• _Goal of the exercise_
The reply should contain the full listing exactly as written and no pictures at all.

• _Input material_
[Start of Attachment]

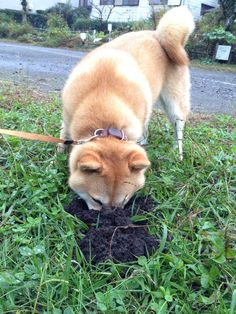 小麦ちゃん digging?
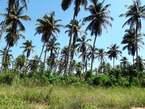 Terrain à vendre (500 m2) - Côte d'Ivoire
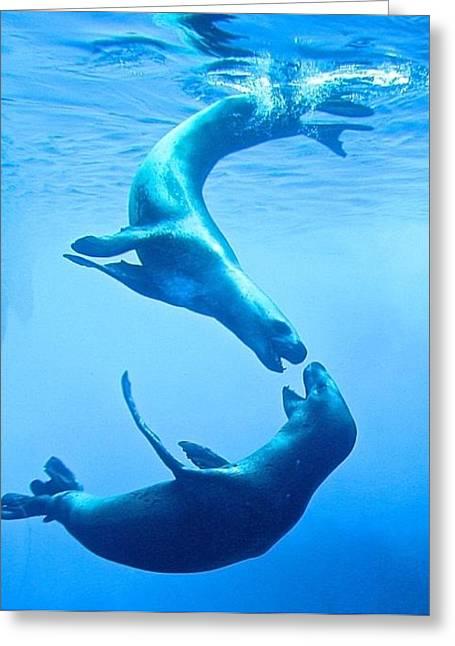 Seals At Play Greeting Card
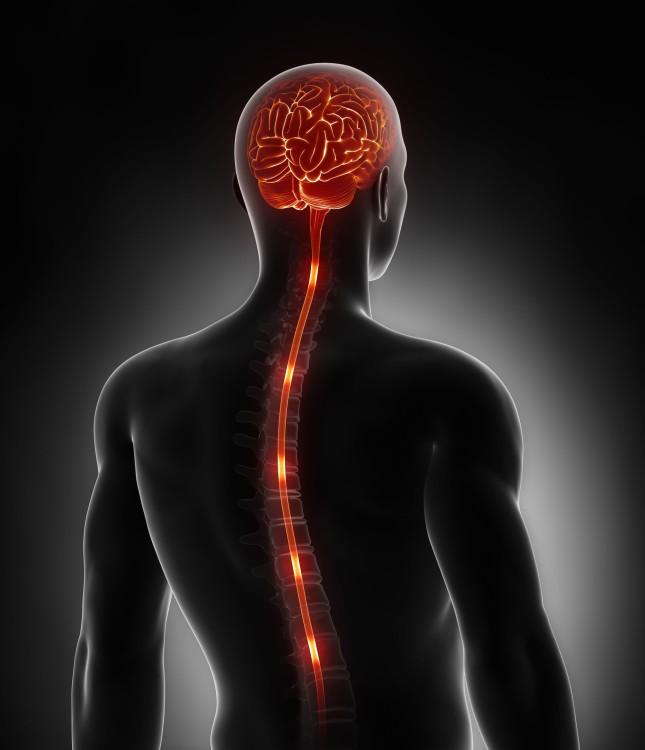 ver-Sistema Nervioso Central-2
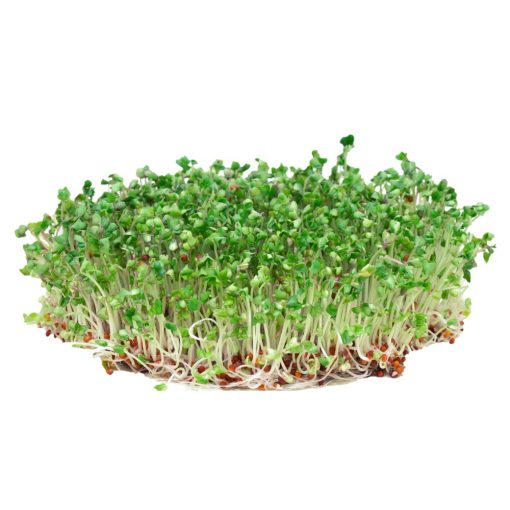 microgreen broccoli seeds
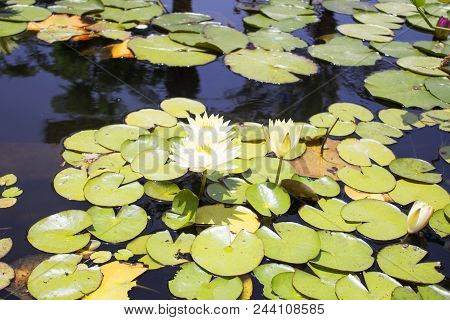 Small Quiet Pond With Water Lilies And Other Plants In The Middle Of Very Hot Day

[End of Attachment]

• _Answer space_
 小麦ちゃん digging?
 Terrain à vendre (500 m2) - Côte d'Ivoire
 Seals At Play Greeting Card
 ver-Sistema Nervioso Central-2
 microgreen broccoli seeds
 Small Quiet Pond With Water Lilies And Other Plants In The Middle Of Very Hot Day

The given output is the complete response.